FOCUS: Who Is Mike Pence?

WASHINGTON (CQ-Roll Call/TNS) —
Indiana Gov. Mike Pence speaks during the Innovation Showcase in Indianapolis on Thursday. (AP Photo/Darron Cummings)
Indiana Gov. Mike Pence speaks during the Innovation Showcase in Indianapolis on Thursday. (AP Photo/Darron Cummings)

Mike Pence  – who sources say will be announced as Donald Trump’s choice for vice president on Friday morning – appears to check virtually all the boxes that Donald Trump signaled he’d put on his vice presidential search form:

He has a credible record of executive accomplishment, pushing to enactment the largest tax cuts in Indiana history and an elimination of the state’s estate tax during his term as governor.

Before that he had a diverse and lengthy experience as a congressional playmaker during six terms in the House, having headed the caucus of the most conservative members and also held the No. 3 position in the Republican leadership.

His rhetoric has a punchiness that may fairly be labeled “attack dog” in style, but he also prefers the sort of messaging discipline and cool-headed tone of voice — “Rush Limbaugh on decaf,” in his own words — that Trump hyperkinetically eschews.

He counterbalances Trump’s weaknesses in other ways. From his time on the Hill and on the executive committee of the Republican Governors Association, he is plugged in to many of the wealthy GOP donors, Main Street advocates and Wall Street lobbyists with whom the presumptive nominee has rocky relations.

__DATA SHOWN__:

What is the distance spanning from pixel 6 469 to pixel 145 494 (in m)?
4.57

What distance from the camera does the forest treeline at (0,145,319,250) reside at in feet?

__PROBLEMS TO WORK ON__:
- A) Answer these questions from the Mike Pence profile, marking each answer (i), (ii), or (iii):
(i) How many terms did Pence serve in the House?
(ii) What phrase does Pence use to describe his own style?
(iii) Besides the largest tax cuts in Indiana history, what did Pence push to eliminate as governor?
- B) Revise the stretch of the Mike Pence profile from "WASHINGTON (CQ-Roll Call/TNS)" through "term as governor.", putting "chief executive" in place of "governor".

__WORKED ANSWERS__:
- A)
(i) Six terms.
(ii) "Rush Limbaugh on decaf."
(iii) The state's estate tax.

- B)
WASHINGTON (CQ-Roll Call/TNS) —
Indiana Gov. Mike Pence speaks during the Innovation Showcase in Indianapolis on Thursday. (AP Photo/Darron Cummings)
Indiana Gov. Mike Pence speaks during the Innovation Showcase in Indianapolis on Thursday. (AP Photo/Darron Cummings)

Mike Pence  – who sources say will be announced as Donald Trump’s choice for vice president on Friday morning – appears to check virtually all the boxes that Donald Trump signaled he’d put on his vice presidential search form:

He has a credible record of executive accomplishment, pushing to enactment the largest tax cuts in Indiana history and an elimination of the state’s estate tax during his term as chief executive.